Our capitalist conditioning makes its way into the way we attack labor. “There is this capitalist value of pushing yourself as hard as you can but, when I first came here, Jae asked if I was willing after every single task,” Claire points out. Much mainstream labor isn’t particularly consensual — it’s do or starve — but Claire says that, on Land, “there is an emphasis I’d never encountered before on rest in addition to work.”

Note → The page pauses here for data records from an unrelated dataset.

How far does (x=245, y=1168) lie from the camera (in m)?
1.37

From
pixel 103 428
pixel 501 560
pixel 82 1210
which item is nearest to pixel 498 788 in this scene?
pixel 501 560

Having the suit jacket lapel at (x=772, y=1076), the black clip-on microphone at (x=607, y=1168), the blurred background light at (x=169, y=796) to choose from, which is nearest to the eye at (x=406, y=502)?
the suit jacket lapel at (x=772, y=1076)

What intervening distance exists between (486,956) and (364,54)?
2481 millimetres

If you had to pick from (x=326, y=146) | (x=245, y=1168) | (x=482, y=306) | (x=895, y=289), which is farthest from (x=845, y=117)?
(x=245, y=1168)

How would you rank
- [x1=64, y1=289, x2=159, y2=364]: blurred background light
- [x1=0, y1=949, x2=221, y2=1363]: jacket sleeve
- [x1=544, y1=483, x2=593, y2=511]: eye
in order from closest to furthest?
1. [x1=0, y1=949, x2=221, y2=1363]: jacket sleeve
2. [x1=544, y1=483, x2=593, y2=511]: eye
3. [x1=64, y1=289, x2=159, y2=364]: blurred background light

There is something to be said about not reinventing the wheel and avoiding starting from scratch, when it comes to women’s land. “Without understanding trial and error, and experiences our elders have learned from, it’s invisible to you,” she explains, “it’s almost sacred to me to live on land that has had lesbians living on it for decades.” Maize’s directory is a good place to look for a Land to visit. Visiting usually requires a conversation with permanent residents first, considering you’re stepping foot in their home. Occasionally, there are Lands that are looking for new hands to take over, as well. These places exist for lesbians and welcome them.
Colonial Wilderness Myth
It’s important to check in with your colonial mentalities, too. “The concept that there is pristine, unclaimed land, is colonisation,” Claire warns. “The myth of the wilderness has been something I’ve had to grapple with in recent years,” Claire outlines, “the National Parks in the US were created by violently evicting Indigenous inhabitants. A lot of white women are going to see women’s land as wilderness to protect.” Claire reminds everyone, “I am not a part of this land, I don’t belong to it — and I don’t have the answers either — but it’s important for anyone wanting to live on women’s land to grapple with the reality that it is stolen land. The wilderness — without its Indigenous inhabitants — isn’t pristine, it’s neglected… I see a land that is missing its people.”
Claire looks to the future: “as much as the escape fantasy drives me crazy, I hope it fuels young women to go and experience living on women’s land. I would also love to see more Lands grappling with living on stolen land and becoming more welcoming to women of color.”